§ Requirement:
Search the listing below for the word "path" and return each line that contains it.

§ Material provided:
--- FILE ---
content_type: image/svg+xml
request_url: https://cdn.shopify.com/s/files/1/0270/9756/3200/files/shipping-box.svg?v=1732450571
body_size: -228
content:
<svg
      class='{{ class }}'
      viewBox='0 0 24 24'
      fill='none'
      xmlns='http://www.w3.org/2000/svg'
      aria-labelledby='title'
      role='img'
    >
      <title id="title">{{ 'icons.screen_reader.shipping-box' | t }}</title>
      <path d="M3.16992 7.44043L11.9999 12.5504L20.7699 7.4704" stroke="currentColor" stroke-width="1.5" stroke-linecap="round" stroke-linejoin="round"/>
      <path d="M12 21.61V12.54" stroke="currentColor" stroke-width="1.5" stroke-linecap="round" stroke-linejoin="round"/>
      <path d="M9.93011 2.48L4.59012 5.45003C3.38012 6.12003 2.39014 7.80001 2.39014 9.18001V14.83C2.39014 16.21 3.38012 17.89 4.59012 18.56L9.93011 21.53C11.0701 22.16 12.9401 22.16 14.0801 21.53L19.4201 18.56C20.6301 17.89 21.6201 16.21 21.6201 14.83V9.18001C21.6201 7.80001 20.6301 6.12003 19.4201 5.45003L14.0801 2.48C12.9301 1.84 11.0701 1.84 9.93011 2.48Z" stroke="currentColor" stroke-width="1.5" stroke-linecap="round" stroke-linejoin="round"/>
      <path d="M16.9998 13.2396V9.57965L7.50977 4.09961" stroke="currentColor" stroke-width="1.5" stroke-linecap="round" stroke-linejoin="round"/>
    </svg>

§ Finished exercise:
      <path d="M3.16992 7.44043L11.9999 12.5504L20.7699 7.4704" stroke="currentColor" stroke-width="1.5" stroke-linecap="round" stroke-linejoin="round"/>
      <path d="M12 21.61V12.54" stroke="currentColor" stroke-width="1.5" stroke-linecap="round" stroke-linejoin="round"/>
      <path d="M9.93011 2.48L4.59012 5.45003C3.38012 6.12003 2.39014 7.80001 2.39014 9.18001V14.83C2.39014 16.21 3.38012 17.89 4.59012 18.56L9.93011 21.53C11.0701 22.16 12.9401 22.16 14.0801 21.53L19.4201 18.56C20.6301 17.89 21.6201 16.21 21.6201 14.83V9.18001C21.6201 7.80001 20.6301 6.12003 19.4201 5.45003L14.0801 2.48C12.9301 1.84 11.0701 1.84 9.93011 2.48Z" stroke="currentColor" stroke-width="1.5" stroke-linecap="round" stroke-linejoin="round"/>
      <path d="M16.9998 13.2396V9.57965L7.50977 4.09961" stroke="currentColor" stroke-width="1.5" stroke-linecap="round" stroke-linejoin="round"/>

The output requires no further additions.